May 04, 2017

Accessing the native methods of a decompiled Android app

Using native code through JNI is a very common practice in Android development, in fact it’s common to store secret keys inside a native library in order to keep them a bit more safe. As I said that practice just difficults the process of getting access to those secrets. Here you will learn how to reverse engineer an APK and mimic the original project structure in order to call your victim’s app native methods.

Getting the apk

I’m assuming you already have the apk, but if not you can use online services like APKPure.

Alternatively you can download and install the app in your device, then get the location of the apk through adb.

First of all you need to know where the apk is stored.

adb shell pm path com.niceguys.someapp

Then just use adb again to pull the apk to your computer.

adb pull /data/app/org.niceguys.repost-1/base.apk /destination/folder

Decompiling the apk

You need to decompile the apk for two main reasons. First you wanna get .so files in order to use them; second you wanna find where are native funcion calls taking place in order to know methods names and mimic later the project structure.

Online

A very easy way to decompile an apk is by using this web. Just upload the apk, wait and you will be able to download a zip file containing the decompiled apk.

Using some tools

If you don’t want to use that web or you don’t have access to Internet there is a tool called JADX which you can download from here and follow the instructions on its README file in order to view the decompiled code. I’m not going to explain how to use it here since it’s very good explained in it’s GitHub repo and I usually use the online way just for convenience.

Getting the native libraries

Once you have the decompiled apk you will find a folder called lib in the root folder, rename it to jniLibs and place it anywhere, you will use it later.
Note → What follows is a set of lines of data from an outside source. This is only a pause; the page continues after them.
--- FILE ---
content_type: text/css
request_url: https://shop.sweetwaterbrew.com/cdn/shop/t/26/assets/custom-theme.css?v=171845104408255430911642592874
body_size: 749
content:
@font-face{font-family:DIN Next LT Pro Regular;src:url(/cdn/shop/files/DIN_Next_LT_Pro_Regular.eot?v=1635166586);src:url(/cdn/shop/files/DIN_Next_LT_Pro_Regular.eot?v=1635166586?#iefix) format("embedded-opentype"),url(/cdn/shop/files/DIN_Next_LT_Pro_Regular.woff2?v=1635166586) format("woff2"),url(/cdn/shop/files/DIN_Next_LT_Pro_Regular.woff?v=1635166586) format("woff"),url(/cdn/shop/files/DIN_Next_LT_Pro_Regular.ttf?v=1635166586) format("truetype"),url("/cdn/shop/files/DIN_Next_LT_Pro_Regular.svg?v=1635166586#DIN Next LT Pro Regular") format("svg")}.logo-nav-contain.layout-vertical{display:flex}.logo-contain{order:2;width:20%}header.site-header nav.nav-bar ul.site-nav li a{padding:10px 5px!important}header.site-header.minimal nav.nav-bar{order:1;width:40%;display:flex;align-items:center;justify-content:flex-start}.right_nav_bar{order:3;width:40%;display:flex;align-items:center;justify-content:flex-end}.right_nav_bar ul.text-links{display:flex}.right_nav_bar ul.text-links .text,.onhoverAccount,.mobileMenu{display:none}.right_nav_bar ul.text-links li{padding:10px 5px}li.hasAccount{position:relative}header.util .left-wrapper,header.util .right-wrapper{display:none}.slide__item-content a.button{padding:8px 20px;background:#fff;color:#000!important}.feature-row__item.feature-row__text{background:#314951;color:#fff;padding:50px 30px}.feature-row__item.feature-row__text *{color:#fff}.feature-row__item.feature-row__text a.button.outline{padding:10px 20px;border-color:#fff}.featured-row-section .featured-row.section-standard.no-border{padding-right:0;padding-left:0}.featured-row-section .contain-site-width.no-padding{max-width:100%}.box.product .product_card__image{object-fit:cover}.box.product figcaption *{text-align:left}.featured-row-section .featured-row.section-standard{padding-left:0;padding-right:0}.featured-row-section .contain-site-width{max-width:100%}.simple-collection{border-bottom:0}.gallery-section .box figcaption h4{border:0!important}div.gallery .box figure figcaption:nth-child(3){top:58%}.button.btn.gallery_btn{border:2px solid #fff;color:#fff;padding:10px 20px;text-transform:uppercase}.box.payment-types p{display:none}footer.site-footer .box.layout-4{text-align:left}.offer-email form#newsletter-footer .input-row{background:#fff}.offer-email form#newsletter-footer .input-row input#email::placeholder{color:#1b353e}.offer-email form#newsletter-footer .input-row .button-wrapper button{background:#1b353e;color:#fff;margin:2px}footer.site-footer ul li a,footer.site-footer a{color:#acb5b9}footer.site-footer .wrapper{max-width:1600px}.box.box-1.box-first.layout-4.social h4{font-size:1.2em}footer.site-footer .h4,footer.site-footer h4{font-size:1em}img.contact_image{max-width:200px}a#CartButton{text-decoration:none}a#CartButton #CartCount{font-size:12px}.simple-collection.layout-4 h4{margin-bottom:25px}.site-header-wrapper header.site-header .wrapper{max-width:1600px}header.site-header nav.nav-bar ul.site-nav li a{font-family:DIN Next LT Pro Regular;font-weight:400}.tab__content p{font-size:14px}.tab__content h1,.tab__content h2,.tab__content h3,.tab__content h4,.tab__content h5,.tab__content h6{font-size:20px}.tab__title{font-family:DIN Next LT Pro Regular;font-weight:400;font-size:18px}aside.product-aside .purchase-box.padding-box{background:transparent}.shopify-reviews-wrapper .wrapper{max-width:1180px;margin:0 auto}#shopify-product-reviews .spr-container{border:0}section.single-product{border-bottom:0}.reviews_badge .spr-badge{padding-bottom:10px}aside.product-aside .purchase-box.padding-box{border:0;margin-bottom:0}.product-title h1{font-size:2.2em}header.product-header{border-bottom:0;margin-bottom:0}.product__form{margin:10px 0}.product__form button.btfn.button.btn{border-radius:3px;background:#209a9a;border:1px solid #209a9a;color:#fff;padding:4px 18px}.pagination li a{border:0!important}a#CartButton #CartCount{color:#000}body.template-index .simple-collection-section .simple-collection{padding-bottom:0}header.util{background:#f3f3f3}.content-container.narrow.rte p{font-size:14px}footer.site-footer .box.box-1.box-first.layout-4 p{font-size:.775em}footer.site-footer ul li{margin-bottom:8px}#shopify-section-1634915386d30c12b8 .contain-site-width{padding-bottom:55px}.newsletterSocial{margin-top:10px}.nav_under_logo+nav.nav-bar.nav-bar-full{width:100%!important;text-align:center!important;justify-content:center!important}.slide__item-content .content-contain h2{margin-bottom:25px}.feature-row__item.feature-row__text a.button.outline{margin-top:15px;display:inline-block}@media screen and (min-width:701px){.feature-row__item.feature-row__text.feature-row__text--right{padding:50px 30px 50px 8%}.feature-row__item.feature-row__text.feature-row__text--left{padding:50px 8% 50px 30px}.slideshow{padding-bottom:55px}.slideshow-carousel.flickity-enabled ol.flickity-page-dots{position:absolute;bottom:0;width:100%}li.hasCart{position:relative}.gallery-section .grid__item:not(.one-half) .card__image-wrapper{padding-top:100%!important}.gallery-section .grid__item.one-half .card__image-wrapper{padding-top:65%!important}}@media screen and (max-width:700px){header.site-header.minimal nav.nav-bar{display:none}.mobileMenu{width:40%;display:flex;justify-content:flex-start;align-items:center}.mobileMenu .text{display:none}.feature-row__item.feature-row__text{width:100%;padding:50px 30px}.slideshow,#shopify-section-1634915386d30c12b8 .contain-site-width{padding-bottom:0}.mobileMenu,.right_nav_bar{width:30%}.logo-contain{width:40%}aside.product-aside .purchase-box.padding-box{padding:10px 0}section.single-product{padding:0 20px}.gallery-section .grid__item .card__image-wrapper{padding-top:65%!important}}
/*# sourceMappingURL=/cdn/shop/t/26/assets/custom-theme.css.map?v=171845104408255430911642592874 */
Finding native method calls

I usually use grep in order to find where the calls are taking place, for example you can search for System.loadLibrary calls.

grep -rnw /path/to/decompiled/apk -e "System.loadLibrary"

or finding directly the methods by searching for native keyword.

grep -rnw /path/to/decompiled/apk -e "native"

Mimicking project structure

Okay, so you already know where the method calls are taking place, take a look to the project structure.

org
└── niceguys
    └── repost
        ├── apackage
        │   └── CoolClass.java
        └── MainActivity.java

Imagine the method call is taking place inside org.niceguys.repost.apackage.CoolClass.java.

public class CoolClass {
    static {
        System.loadLibrary("native-lib");
    }

    public static native String getSuperSecureKey();
}

The native method would be something like this.

#include <jni.h>
#include <string>

extern "C"
JNIEXPORT jstring JNICALL
Java_org_niceguys_repost_apackage_CoolClass_getSuperSecureKey(
        JNIEnv *env,
        jobject) {
    std::string super_secure_key = "1234ABCD";
    return env->NewStringUTF(super_secure_key.c_str());
}

You need to create (for example) an Android Studio project maintaining that structure. So the package name would be org.niceguys.repost.

Copy the folder containg the .so files under your /src/main directory.

app
└── src
    └── main
        └── jniLibs

After that, create a package named apackage and inside, a class called CoolClass.java.

Calling the native methods

At this point you have mimicked the project structure and added your victim’s libraries inside your fake project.

Load the native library inside CoolClass.java and then copy the native methods as in the original file (take a look to the code above).

Congratulations, now you are free to use CoolClass.getSuperSecureKey() wherever you want (for example, in your MainActivity class) and print the result to the LogCat.

Log.d("API_KEY", CoolClass.getSuperSecureKey());

Keeping keys securely in an application is an almost impossible task, because anyone with sufficient knowledge and time will be able to find them. Therefore, it is not uncommon for developers to try to hide them in very diverse and curious ways.